# UFC 152: Early Predictions



## jasonbrinn (Sep 13, 2012)

Good day everyone,

Just wanted to put my picks out before people start really talking so here they are;


1. Jones vs Belfort = Belfort

2. Benavidez vs Johnson = Johnson

3. Bisping vs Stann = Stann


What do you think?


Jason Brinn


----------



## Steve (Sep 13, 2012)

While I like belfort, and he's got a puncher's chance, there is no way any reasonable person can choose him over Jones.  Belfort is fighting up a weight class against a guy who is so big he has trouble cutting to 205.  And Jones is dominant in his weight class.  I won't say belfort has no chance, but he's a clear longshot.


----------



## Gorilla (Sep 14, 2012)

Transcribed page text
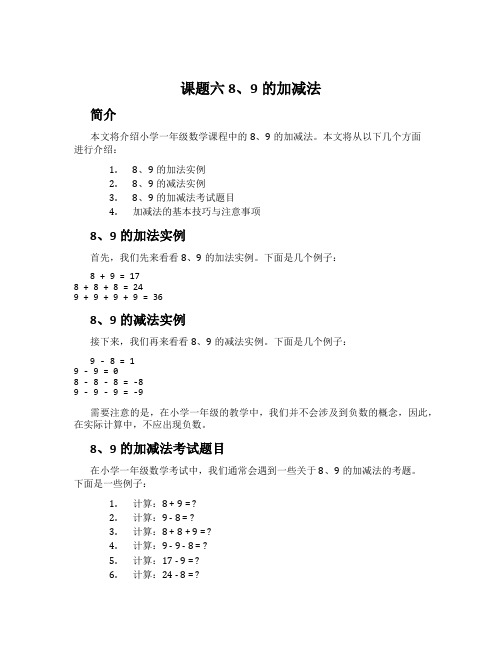 课题六 8、9 的加减法

简介

本文将介绍小学一年级数学课程中的 8、9 的加减法。本文将从以下几个方面进行介绍：

1. 8、9 的加法实例
2. 8、9 的减法实例
3. 8、9 的加减法考试题目
4. 加减法的基本技巧与注意事项

8、9 的加法实例

首先，我们先来看看 8、9 的加法实例。下面是几个例子：

8 + 9 = 17
8 + 8 + 8 = 24
9 + 9 + 9 + 9 = 36

8、9 的减法实例

接下来，我们再来看看 8、9 的减法实例。下面是几个例子：

9 - 8 = 1
9 - 9 = 0
8 - 8 - 8 = -8
9 - 9 - 9 = -9

需要注意的是，在小学一年级的教学中，我们并不会涉及到负数的概念，因此，在实际计算中，不应出现负数。

8、9 的加减法考试题目

在小学一年级数学考试中，我们通常会遇到一些关于 8、9 的加减法的考题。下面是一些例子：

1. 计算：8 + 9 = ?
2. 计算：9 - 8 = ?
3. 计算：8 + 8 + 9 = ?
4. 计算：9 - 9 - 8 = ?
5. 计算：17 - 9 = ?
6. 计算：24 - 8 = ?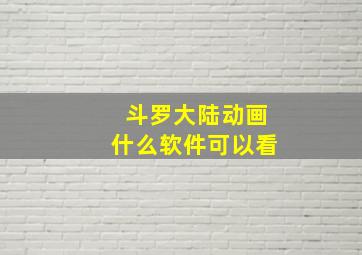 斗罗大陆动画
什么软件可以看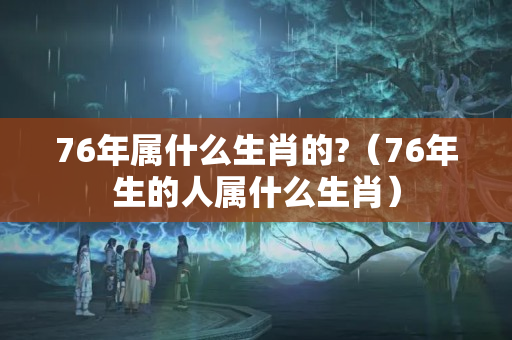 76年属什么生肖的?（76年生的人属什么生肖）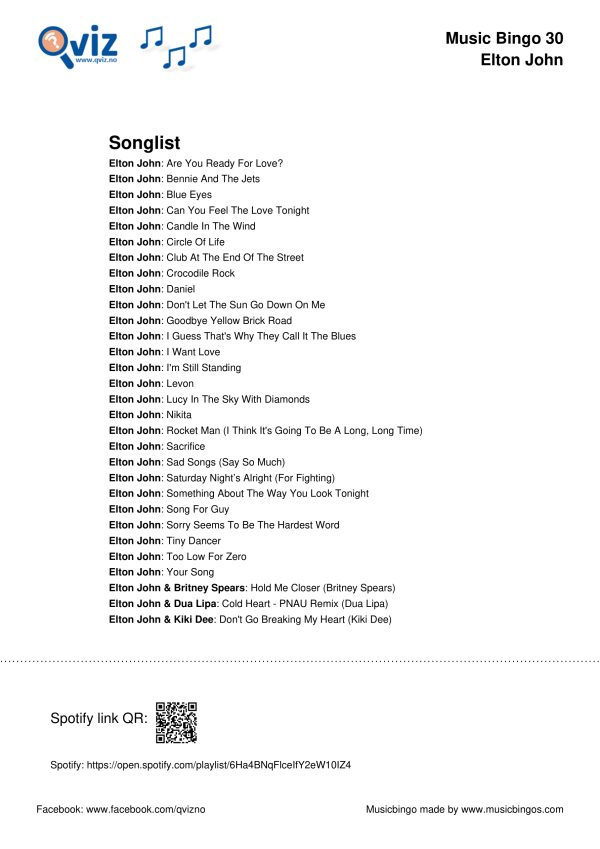 Qviz
www.qviz.no

Music Bingo 30
Elton John

Songlist
Elton John: Are You Ready For Love?
Elton John: Bennie And The Jets
Elton John: Blue Eyes
Elton John: Can You Feel The Love Tonight
Elton John: Candle In The Wind
Elton John: Circle Of Life
Elton John: Club At The End Of The Street
Elton John: Crocodile Rock
Elton John: Daniel
Elton John: Don't Let The Sun Go Down On Me
Elton John: Goodbye Yellow Brick Road
Elton John: I Guess That's Why They Call It The Blues
Elton John: I Want Love
Elton John: I'm Still Standing
Elton John: Levon
Elton John: Lucy In The Sky With Diamonds
Elton John: Nikita
Elton John: Rocket Man (I Think It's Going To Be A Long, Long Time)
Elton John: Sacrifice
Elton John: Sad Songs (Say So Much)
Elton John: Saturday Night's Alright (For Fighting)
Elton John: Something About The Way You Look Tonight
Elton John: Song For Guy
Elton John: Sorry Seems To Be The Hardest Word
Elton John: Tiny Dancer
Elton John: Too Low For Zero
Elton John: Your Song
Elton John & Britney Spears: Hold Me Closer (Britney Spears)
Elton John & Dua Lipa: Cold Heart - PNAU Remix (Dua Lipa)
Elton John & Kiki Dee: Don't Go Breaking My Heart (Kiki Dee)

Spotify link QR:

Spotify: https://open.spotify.com/playlist/6Ha4BNqFlcelfY2eW10IZ4

Facebook: www.facebook.com/qvizno

Musicbingo made by www.musicbingos.com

What is expected ::
For each statement about the UFC 152 thread, answer yes or no and quote the words from the thread that decide it. (a) Jason Brinn picks Johnson to beat Benavidez. (b) Steve says Belfort has no chance against Jones. (c) Steve says Belfort is dropping down a weight class for this fight. The records come from a separate source.

Response area ::
(a) Yes: "Benavidez vs Johnson = Johnson"
(b) No: "I won't say belfort has no chance, but he's a clear longshot."
(c) No: "Belfort is fighting up a weight class"